Laptop mit Schifertafel

Eine Umfrage von Epson ergab, dass 68 Prozent der Beschäftigten im Gesundheitswesen mit der IT-Ausstattung unzufrieden sind. Im Durchschnitt verliert jeder Mitarbeiter fast einen ganzen Arbeitstag pro Monat durch eine ineffiziente IT-Infrastruktur. Epson hat in Zusammenarbeit mit dem Umfrageunternehmen Coleman Parkes Research 5.650 Mitarbeiter in der deutschen Gesundheitsbranche befragt. Die Ergebnisse zeigen, dass mehr als zwei Drittel (68 %) der Menschen mit ihrer IT-Ausstattung unzufrieden sind. Dies liegt vor allem an unzureichenden IT-Services, die zu ineffizienten Arbeitsabläufen und einer unzureichenden Datenverarbeitung im Unternehmen führen. Rund 40 % der Umfrageteilnehmer halten den einfachen Umstieg auf eine konsequente Digitalisierung analoger Dokumente und damit eine höhere Effizienz im Dokumentenmanagement für einen guten ersten Schritt, das Problem anzugehen. Weitere 36 Prozent waren der Meinung, dass diese Maßnahme das Risiko von Datenverlusten und Kosten reduzieren und somit dazu beitragen würde, die Effizienz interner Prozesse zu verbessern. Die Umfrage ergab auch, dass im Durchschnitt fast ein ganzer Arbeitstag (sieben Stunden) pro Mitarbeiter und Monat durch ineffiziente IT-Infrastruktur verloren geht. Das deutsche Gesundheitssystem beschäftigt rund 6 Millionen Menschen, was zu rund 500 Millionen Arbeitsausfallstunden pro Jahr führt.

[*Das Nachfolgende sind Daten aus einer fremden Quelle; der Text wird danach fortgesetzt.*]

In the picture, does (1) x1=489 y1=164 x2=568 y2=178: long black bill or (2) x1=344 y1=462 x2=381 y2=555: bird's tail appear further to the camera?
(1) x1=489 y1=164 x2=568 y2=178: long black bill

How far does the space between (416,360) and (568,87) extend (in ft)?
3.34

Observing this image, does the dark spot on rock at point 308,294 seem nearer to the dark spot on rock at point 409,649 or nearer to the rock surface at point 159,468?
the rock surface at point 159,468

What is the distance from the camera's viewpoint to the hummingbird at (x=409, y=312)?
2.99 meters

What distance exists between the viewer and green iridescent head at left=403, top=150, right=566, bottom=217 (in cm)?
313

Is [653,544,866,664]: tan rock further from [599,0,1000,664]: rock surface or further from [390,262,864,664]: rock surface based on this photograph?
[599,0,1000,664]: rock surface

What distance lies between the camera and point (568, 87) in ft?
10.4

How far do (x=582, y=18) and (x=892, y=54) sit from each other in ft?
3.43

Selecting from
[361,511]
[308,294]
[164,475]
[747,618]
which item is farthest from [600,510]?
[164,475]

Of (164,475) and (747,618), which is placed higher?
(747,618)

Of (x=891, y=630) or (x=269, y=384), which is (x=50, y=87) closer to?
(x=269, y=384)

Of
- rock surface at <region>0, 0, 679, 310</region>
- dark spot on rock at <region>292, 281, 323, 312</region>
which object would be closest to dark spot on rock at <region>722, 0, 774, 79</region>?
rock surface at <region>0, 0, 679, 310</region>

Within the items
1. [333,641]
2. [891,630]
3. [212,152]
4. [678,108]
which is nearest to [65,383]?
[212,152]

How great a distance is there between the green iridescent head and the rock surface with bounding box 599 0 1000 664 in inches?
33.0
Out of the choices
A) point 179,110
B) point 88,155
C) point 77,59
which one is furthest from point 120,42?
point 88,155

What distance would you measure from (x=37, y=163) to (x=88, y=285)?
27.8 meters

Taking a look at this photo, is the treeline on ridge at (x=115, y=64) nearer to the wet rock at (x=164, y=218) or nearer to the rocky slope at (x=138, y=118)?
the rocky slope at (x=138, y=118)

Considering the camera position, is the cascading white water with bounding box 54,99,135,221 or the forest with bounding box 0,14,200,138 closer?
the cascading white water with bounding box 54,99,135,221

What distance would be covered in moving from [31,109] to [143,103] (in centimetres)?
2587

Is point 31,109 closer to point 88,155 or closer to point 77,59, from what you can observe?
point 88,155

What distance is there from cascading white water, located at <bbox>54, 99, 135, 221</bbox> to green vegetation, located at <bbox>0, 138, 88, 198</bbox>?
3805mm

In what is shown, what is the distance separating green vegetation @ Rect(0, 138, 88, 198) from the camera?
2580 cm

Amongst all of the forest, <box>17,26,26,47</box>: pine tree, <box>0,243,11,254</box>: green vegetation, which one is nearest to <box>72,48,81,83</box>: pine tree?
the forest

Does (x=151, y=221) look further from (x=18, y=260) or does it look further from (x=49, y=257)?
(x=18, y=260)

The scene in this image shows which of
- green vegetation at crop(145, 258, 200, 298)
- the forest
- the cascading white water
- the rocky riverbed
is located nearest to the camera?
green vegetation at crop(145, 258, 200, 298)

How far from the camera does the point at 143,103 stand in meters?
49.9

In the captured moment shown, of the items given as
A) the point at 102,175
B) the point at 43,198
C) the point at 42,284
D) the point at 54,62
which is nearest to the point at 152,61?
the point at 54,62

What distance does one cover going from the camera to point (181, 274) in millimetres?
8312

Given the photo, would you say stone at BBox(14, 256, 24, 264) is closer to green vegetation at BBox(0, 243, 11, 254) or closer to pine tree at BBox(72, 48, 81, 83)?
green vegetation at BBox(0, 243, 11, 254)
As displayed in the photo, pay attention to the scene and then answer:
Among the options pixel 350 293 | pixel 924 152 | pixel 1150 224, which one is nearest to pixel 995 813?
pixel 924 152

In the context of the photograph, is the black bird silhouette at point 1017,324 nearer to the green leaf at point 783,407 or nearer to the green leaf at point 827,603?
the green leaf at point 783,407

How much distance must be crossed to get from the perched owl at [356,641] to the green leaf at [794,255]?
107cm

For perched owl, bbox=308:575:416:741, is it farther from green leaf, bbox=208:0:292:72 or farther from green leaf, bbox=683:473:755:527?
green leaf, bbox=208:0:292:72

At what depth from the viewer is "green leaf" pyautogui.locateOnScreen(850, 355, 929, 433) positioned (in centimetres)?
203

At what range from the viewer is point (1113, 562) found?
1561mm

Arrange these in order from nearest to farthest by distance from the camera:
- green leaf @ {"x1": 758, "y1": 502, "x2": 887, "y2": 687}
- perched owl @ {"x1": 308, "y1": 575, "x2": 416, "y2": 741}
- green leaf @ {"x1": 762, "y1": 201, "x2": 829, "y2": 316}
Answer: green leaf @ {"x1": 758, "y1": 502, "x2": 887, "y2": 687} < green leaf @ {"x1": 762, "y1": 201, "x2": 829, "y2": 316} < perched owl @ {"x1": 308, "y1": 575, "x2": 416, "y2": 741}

Unter Berücksichtigung einer hohen Energieeffizienz

Welche Anforderungen müssen bei der Investition in neue IT-Technologie beachtet werden? Die Antwort auf diese Frage lautet hohe Energieeffizienz (44 %), niedrige CO2-Emissionen (40 %) und niedrige Kosten (40 %). Außerdem sind die Zuverlässigkeit und die geringen Wartungskosten des installierten Systems wichtig oder sehr wichtig. Die CSR-Managerin bei Epson Deutschland GmbH betont, dass sich im Gesundheitswesen bereits als Folge der Corona-Pandemie lange geübte Arbeitsprozesse ändern. Zusätzlich, aufgrund der sich ändernden Patientenerwartungen und auch Personalengpässe zu, werden Herausforderungen erwartet. Für das dadurch erforderliche IT-Equipment bedeutet dies als Erstes einen sorgsamen Umgang mit den sensiblen Daten der Patient*innen, dann niedrige Kosten sowohl bei der Anschaffung als auch durch den Betrieb der Geräte und last, but not least eine hohe Nachhaltigkeit der eingesetzten Systeme.